Last night I knew there was server maintenance happening to Kinetic production, however I did not pause our night scheduled MRP run (midnight).
Today our MRP was hung up and still running more than 12 hours later. Being a Sunday I had not checked but we are only 3 weeks into Go Live so production and finance teams are working through the weekends to try and catch up on the overwhelming load of mess we created for ourselves in Go Live (living the dream). The teams started emailing this afternoon being unable to access buyer workbenches or other areas because MRP was running. Luckily I had a DataFix from a recent MRP hung process ticket with Epicor so I was able to stop the process. In reviewing the log files I can see the line:
“—> Microsoft.Data.SqlClient.SqlException (0x80131904): SHUTDOWN is in progress.”
That sure seems like something that would stop an MRP process.
Questions:
A) Was that the likely culprit of our hung up MRP run?

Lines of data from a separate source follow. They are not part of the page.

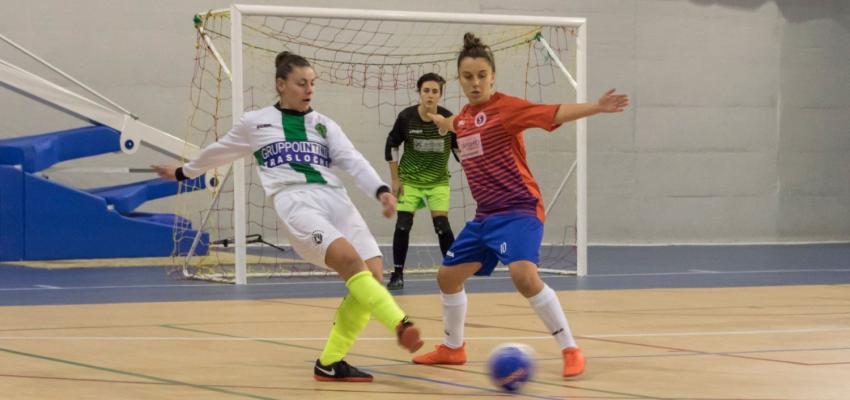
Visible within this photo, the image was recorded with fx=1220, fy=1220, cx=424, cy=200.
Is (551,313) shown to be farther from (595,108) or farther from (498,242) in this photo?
(595,108)

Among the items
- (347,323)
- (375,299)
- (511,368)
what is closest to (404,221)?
(347,323)

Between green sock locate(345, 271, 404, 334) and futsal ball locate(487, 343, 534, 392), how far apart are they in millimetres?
474

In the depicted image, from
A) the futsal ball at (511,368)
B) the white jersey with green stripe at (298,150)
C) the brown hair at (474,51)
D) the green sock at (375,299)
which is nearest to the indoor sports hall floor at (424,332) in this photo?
the futsal ball at (511,368)

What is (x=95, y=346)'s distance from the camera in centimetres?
702

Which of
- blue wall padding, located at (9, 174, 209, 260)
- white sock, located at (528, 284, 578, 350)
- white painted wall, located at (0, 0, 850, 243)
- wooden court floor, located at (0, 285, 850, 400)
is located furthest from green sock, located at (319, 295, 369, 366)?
white painted wall, located at (0, 0, 850, 243)

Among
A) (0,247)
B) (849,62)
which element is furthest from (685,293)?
(849,62)

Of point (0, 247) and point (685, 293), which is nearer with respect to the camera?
point (685, 293)

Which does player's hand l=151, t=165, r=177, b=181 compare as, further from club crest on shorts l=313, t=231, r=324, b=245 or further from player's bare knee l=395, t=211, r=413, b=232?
player's bare knee l=395, t=211, r=413, b=232

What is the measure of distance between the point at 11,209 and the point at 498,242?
909cm

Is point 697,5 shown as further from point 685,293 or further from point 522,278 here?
point 522,278

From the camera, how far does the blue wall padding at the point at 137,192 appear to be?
14.5 m

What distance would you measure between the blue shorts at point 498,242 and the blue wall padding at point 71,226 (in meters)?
8.40

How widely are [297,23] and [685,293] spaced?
8.33m

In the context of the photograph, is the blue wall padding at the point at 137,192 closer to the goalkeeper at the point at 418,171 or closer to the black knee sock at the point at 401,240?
the goalkeeper at the point at 418,171
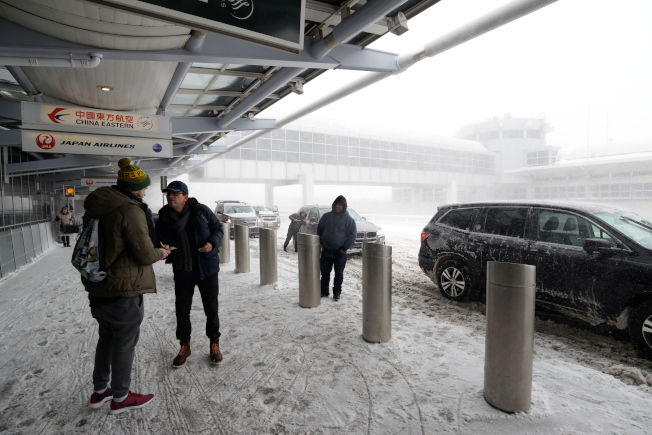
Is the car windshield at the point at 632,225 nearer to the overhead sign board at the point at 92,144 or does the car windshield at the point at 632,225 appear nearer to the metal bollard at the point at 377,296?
the metal bollard at the point at 377,296

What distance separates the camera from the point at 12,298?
6.68m

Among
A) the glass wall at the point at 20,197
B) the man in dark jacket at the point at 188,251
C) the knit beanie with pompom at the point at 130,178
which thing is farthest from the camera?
the glass wall at the point at 20,197

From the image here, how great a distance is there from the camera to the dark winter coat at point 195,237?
363 cm

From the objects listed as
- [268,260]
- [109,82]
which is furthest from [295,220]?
[109,82]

2) Should I as a policy intentionally pause MRP runs during updates and maintenance windows?
III. Do you tend to not run any automated tasks on Saturday nights as those are the normal maintenance windows?
Yeah, stuff gets stuck for me all the time when they do maintenance etc., I just usually plan to check it after the fact and get anything unstuck i need to and re-run if applicable.
“fun”
I have automated tasks running all across the board timings wise. Some serious thought could probably create a function that disables tasks during service windows, reading from a ud table that you’d upload the maintenance calendar to.. but that sounds like.. more fun..

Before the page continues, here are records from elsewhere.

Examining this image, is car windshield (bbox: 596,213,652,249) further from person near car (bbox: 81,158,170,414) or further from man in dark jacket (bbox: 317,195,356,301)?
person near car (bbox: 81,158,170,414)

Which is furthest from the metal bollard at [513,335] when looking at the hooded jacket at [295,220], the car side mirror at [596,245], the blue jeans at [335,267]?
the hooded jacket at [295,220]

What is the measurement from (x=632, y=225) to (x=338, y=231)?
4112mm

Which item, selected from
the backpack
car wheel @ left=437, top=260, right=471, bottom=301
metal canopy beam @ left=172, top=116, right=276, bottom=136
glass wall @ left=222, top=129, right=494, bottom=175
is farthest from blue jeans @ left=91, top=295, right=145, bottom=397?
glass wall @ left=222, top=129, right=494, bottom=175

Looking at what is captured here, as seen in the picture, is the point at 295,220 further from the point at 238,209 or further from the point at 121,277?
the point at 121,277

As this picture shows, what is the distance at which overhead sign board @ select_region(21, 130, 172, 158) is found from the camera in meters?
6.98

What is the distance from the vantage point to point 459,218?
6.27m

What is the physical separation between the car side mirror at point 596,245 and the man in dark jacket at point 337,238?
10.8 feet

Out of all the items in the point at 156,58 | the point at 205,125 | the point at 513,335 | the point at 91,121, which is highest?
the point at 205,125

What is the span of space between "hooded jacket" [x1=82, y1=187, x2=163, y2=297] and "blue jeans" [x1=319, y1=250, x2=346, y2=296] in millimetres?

Yeah, it’s from their maintenance. Happens on-prem to if you’re doing maintenance while tasks are running. They get hung up when SQL or the app server become unavailable.
Our MRP runs overnight on a schedule. Since out IT patches their servers always on weekends, we’ve scheduled MRP to not run Fri>Sat and Sat>Sun. This prevents IT interfering with it when they do their stuff.

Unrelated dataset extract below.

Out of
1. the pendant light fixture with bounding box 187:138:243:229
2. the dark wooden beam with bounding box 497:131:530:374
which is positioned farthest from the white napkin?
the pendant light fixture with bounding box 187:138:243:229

Additionally, we’ve set up a BAQ on Ice.Systask that returns all rows for ‘Process MRP’ tasks that have status = ACTIVE or CANCELED and EndDate = NULL. These are tasks that didn’t execute properly and which will block any new MRP task from running. Sometimes this may happen when us Epicor admins work on the server and we forget that someone may run MPR during the day…
I’ve put this BAQ as a widget on my Epicor home page. If I see an entry in there, I then go to the SQL server (we are on-prem) and I delete this stuck entry in the Ice.SysTask table. However, since this widget is empty most of the time, you start not really looking at this and we’ve missed that once. So I am considering creating a BAQ report on this BAQ and to schedule this to be emailed early in the morning to get notified.
I like that strategy. I think there are some reports that I don’t want to get when there’s nothing to show and others where it would be nice to get an empty report so that I know it ran. I hadn’t considered your idea. One more tool in the toolbox. Thanks!
Did some similar things for heartbeat/wellness checks…a scheduled task to spit out a single-page GL report via email early-AM to make sure the System Agent was up…also did one to verify our ODBC connection. Peace of mind.
Just to be clear, imagine an App with a list of running tasks with the last activity date. If you know that it isn’t running, you highlight it and press delete. That’s what the Epicor Idea is asking for. So when YOU KNOW there’s a problem, YOU can fix it without burning up Support time.
Also, it would be kind of cool to only list processes (Windows or Linux) that don’t exist any longer, like when the container is killed during maintenance, or are no longer accumulating any CPU cycles. We don’t want people accidentally killing the wrong process!